## Task statement
The records below must be copied in full; omit the images.

## Records provided
──────────────────────────────

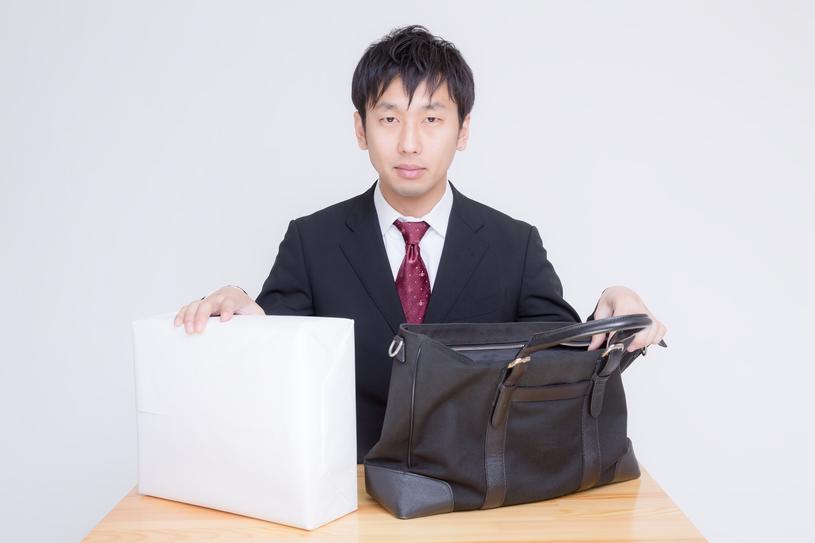 「売り込まれると一気に買う気が失せる」失せたものを復活させるのはムリ|行政書士阿部総合事務所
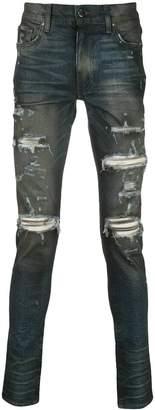 Amiri cashmere patch jean indigo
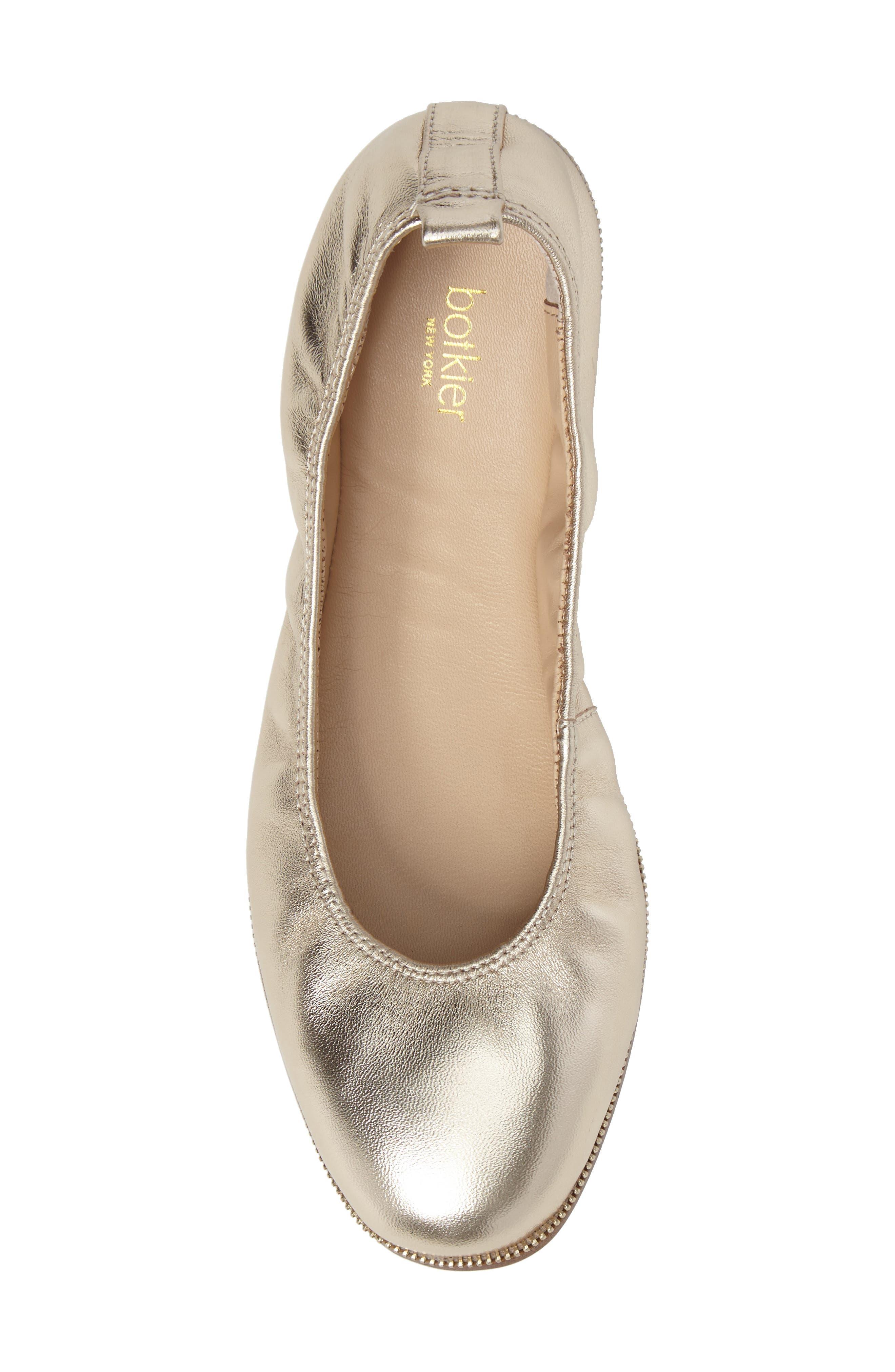 Mason Ballet Flat,                             Alternate thumbnail 5, color,                             GOLD METALLIC NAPPA LEATHER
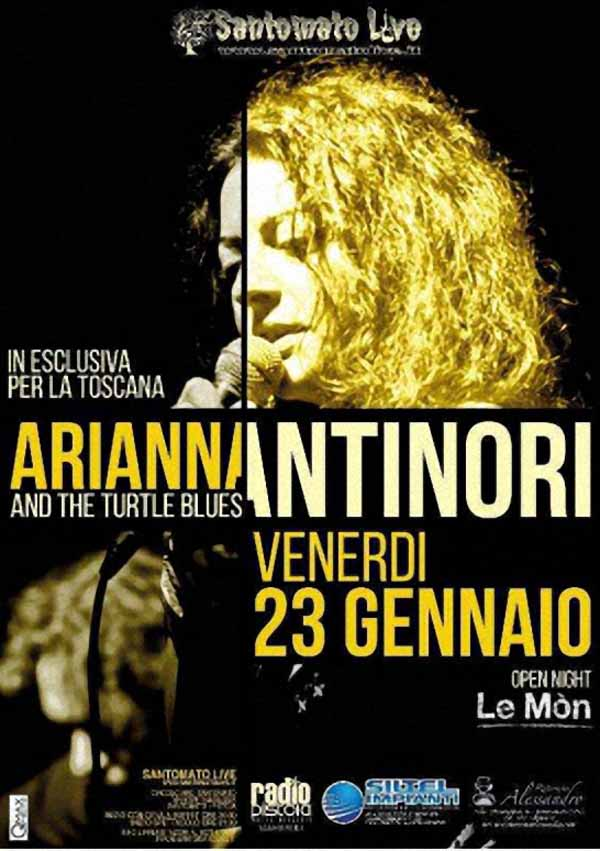 SANTOMATO LIVE. ARIANNA ANTINORI & THE TURTLE BLUES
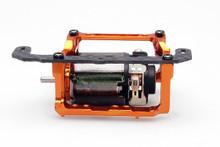 MR2395S / PN Alu-Motorhalter / V7 / Multi Motor Mount LCG 93-102mm / silber
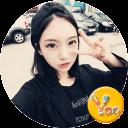 YOO主题-妹纸别卖萌10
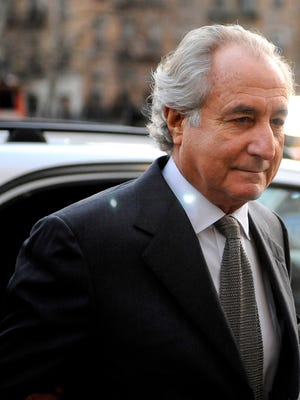 File photo shows Bernard Madoff arriving for a Manhattan Federal court hearing in New York City in March 2009.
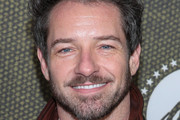 """Ian Bohen attends the premiere of Paramount Pictures' """"68 Whiskey""""  at Sunset Tower on January 14, 2020 in Los Angeles, California."""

──────────────────────────────

## Answer section
 「売り込まれると一気に買う気が失せる」失せたものを復活させるのはムリ|行政書士阿部総合事務所
 Amiri cashmere patch jean indigo
 Mason Ballet Flat,                             Alternate thumbnail 5, color,                             GOLD METALLIC NAPPA LEATHER
 SANTOMATO LIVE. ARIANNA ANTINORI & THE TURTLE BLUES
 MR2395S / PN Alu-Motorhalter / V7 / Multi Motor Mount LCG 93-102mm / silber
 YOO主题-妹纸别卖萌10
 File photo shows Bernard Madoff arriving for a Manhattan Federal court hearing in New York City in March 2009.
 """Ian Bohen attends the premiere of Paramount Pictures' """"68 Whiskey""""  at Sunset Tower on January 14, 2020 in Los Angeles, California."""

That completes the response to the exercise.